Alors le couple explique. Durant ces expériences, on teste les effets de nouvelles architectures intérieures sur le psychisme de futurs astronautes flottant dans les vaisseaux. Oui, c’est encore de l’habitat, nous n’y avions pas pensé. Ça, alors ! Vu de l’extérieur cela paraît abstrait. Mais c’est beaucoup plus simple qu’il n’y paraît.
Alors le couple est plus concret.
Nous essayons de limiter les dégâts entraînés par la perte des repères verticaux. Vous comprenez ?
L’équipe scientifique mesure les changements qui nous affectent et comment nous réagissons.
Oui, nous sommes toujours ensemble. Ils étudient la façon dont nous nous en sortons dans l’espace, comment ça se passe avec le mobilier, comment nous évoluons et comment on peut améliorer l’intérieur du vaisseau et l’agencer au mieux.
Non, pas seulement la décoration. Cela va beaucoup plus loin que la décoration.
Cela nécessite en permanence des ajustements, des calculs et encore des essais, des analyses, des résultats et d’autres modifications, on tâtonne, vous comprenez, ce n’est pas si glorieux que l’on pourrait le croire, c’est beaucoup plus ardu et répétitif, c’est moins spectaculaire qu’au cinéma. Il faut savoir accepter beaucoup de choses, la perte des repères verticaux, c’est en quelque sorte notre humanité, on ne s’en rend pas compte quand on vit les pieds sur terre vingt quatre heures sur vingt quatre.
La perte des repères verticaux, vous n’y aviez jamais pensé ?
Le couple, qui pendant des centaines de milliers d’années, comme tout le monde sur terre, et sans que personne ne se soit consulté, a lutté à sa manière, avec plus ou moins de vigueur dans un même sens, d’un bout à l’autre du nord au sud, pour abandonner cette position à quatre pattes et se dresser, se tenir debout, tête en l’air, tête vers le ciel, fiers, presque arrogants, a du mal maintenant que c’est acquis et que tous les êtres humains de l’est à l’ouest, entre neuf mois et deux ans se dressent et marchent, a du mal donc à perdre sa verticalité, abandonner ses acquis, changer de statut, lâcher le sol, aussi humiliant que s’il fallait ramper.
D’ailleurs, au début de leurs expériences, ils ont la nette impression que l’on se moque d’eux.

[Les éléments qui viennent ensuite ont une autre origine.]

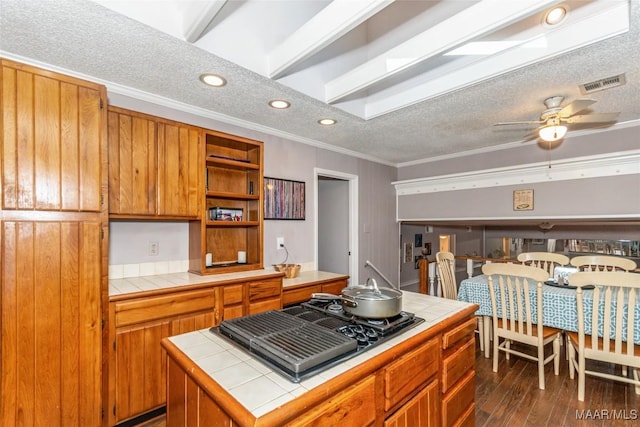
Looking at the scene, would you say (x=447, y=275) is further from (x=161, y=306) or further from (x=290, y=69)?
(x=161, y=306)

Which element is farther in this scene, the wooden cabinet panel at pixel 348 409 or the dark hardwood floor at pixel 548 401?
the dark hardwood floor at pixel 548 401

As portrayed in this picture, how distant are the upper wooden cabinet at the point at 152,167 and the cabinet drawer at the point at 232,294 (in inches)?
26.1

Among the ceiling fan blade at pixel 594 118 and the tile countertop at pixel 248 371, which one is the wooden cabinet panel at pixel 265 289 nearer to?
the tile countertop at pixel 248 371

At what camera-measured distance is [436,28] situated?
6.19 ft

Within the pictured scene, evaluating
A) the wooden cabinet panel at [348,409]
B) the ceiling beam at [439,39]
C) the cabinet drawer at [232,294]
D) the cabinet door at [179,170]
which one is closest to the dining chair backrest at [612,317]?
the ceiling beam at [439,39]

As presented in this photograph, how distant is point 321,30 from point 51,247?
1974 millimetres

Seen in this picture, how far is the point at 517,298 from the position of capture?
8.84 ft

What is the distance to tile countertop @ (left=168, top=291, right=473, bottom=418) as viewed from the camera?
814 mm

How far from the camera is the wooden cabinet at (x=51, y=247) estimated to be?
1591 mm

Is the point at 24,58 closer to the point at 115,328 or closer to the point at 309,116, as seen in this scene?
the point at 115,328

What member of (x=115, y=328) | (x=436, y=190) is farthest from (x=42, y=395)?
(x=436, y=190)

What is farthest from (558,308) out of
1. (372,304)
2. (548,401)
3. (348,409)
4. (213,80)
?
(213,80)

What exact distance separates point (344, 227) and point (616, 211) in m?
2.99

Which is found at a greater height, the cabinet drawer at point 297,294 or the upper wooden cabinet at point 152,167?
the upper wooden cabinet at point 152,167
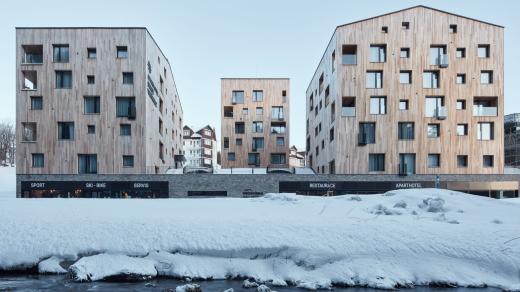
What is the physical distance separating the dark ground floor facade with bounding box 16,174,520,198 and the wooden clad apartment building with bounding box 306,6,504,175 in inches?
47.9

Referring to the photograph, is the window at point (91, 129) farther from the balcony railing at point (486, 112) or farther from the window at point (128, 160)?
the balcony railing at point (486, 112)

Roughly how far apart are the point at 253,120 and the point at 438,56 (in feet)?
85.6

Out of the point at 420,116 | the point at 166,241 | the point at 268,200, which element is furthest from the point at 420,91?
the point at 166,241

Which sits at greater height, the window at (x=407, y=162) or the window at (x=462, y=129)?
the window at (x=462, y=129)

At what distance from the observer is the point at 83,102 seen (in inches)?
1273

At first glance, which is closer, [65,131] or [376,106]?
[376,106]

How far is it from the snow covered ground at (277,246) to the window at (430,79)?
25.3m

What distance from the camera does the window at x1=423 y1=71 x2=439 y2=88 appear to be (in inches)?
1264

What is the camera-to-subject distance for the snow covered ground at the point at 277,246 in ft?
23.7

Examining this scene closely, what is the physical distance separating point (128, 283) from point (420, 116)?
100ft

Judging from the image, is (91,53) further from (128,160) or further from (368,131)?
(368,131)

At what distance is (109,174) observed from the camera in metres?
31.0

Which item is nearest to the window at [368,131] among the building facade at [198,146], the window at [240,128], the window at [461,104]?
the window at [461,104]

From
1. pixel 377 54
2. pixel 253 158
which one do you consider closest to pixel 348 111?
pixel 377 54
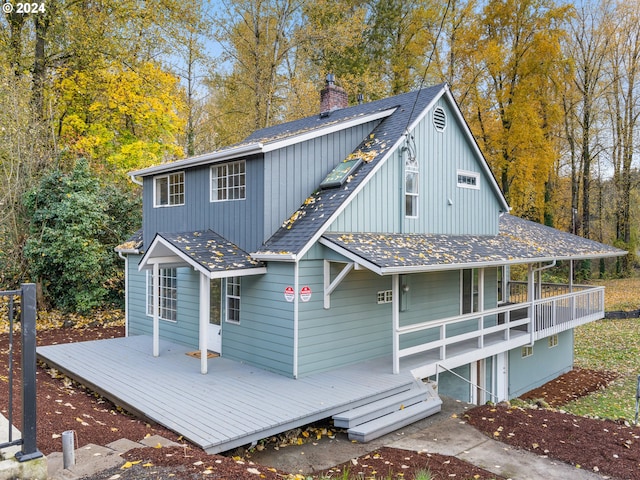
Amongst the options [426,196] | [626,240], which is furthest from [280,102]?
[626,240]

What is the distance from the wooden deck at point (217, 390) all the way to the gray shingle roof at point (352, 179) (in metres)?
2.38

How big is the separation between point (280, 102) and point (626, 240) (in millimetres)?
22430

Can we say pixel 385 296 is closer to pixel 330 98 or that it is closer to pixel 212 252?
pixel 212 252

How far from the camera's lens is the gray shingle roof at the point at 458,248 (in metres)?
8.60

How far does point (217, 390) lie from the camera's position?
7938mm

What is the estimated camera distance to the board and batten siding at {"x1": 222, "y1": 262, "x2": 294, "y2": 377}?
8.67 meters

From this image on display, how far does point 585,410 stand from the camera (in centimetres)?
1238

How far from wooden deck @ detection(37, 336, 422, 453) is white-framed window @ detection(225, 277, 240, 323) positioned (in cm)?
91

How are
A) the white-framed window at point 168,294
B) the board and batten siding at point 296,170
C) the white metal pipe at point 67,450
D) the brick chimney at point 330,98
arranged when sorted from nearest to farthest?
1. the white metal pipe at point 67,450
2. the board and batten siding at point 296,170
3. the white-framed window at point 168,294
4. the brick chimney at point 330,98

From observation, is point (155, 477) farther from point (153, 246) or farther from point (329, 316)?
point (153, 246)

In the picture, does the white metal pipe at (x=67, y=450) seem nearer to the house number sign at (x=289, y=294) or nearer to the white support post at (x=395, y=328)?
the house number sign at (x=289, y=294)

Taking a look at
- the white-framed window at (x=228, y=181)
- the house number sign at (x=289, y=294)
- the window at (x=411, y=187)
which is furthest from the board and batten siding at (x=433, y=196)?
the white-framed window at (x=228, y=181)

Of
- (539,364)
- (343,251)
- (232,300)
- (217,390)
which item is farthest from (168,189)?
(539,364)

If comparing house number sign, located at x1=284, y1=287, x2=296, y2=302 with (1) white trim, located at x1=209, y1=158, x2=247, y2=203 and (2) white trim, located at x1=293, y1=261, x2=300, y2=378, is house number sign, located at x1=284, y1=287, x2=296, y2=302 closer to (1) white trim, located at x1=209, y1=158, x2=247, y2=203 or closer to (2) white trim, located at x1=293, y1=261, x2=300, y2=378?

Ils ne comprennent pas pourquoi, ce n’est agréable pour personne de se sentir ridicule, d’être dans l’incertitude, de se sentir dépassé, manipulé, objet risible, c’est dur de perdre le contrôle, très dur…
Vous ne pensiez pas que perdre le contrôle était facile ?
Ce genre de phrase casse un peu l’ambiance d’un repas entre amis.
Perdre le contrôle est abominable, on ne le souhaiterait à personne, ça laisse des traces, des traces physiques mais aussi psychiques… Il faut tenir compte de ça… dans ce nouveau métier…
Tous les deux ont choisi de ne pas en dire un mot à leurs enfants… dès le début… tout va bien, non, vraiment, tout va bien, nous écoutons Pink Floyd, on nous a dit que c’était encore la musique des arrière-grands-parents. Ça ne fait rien. On aime beaucoup le passage dans l’immeuble dévasté. On l’écoute souvent.

Mais sans exagérer. Evidemment. On n’est pas fous.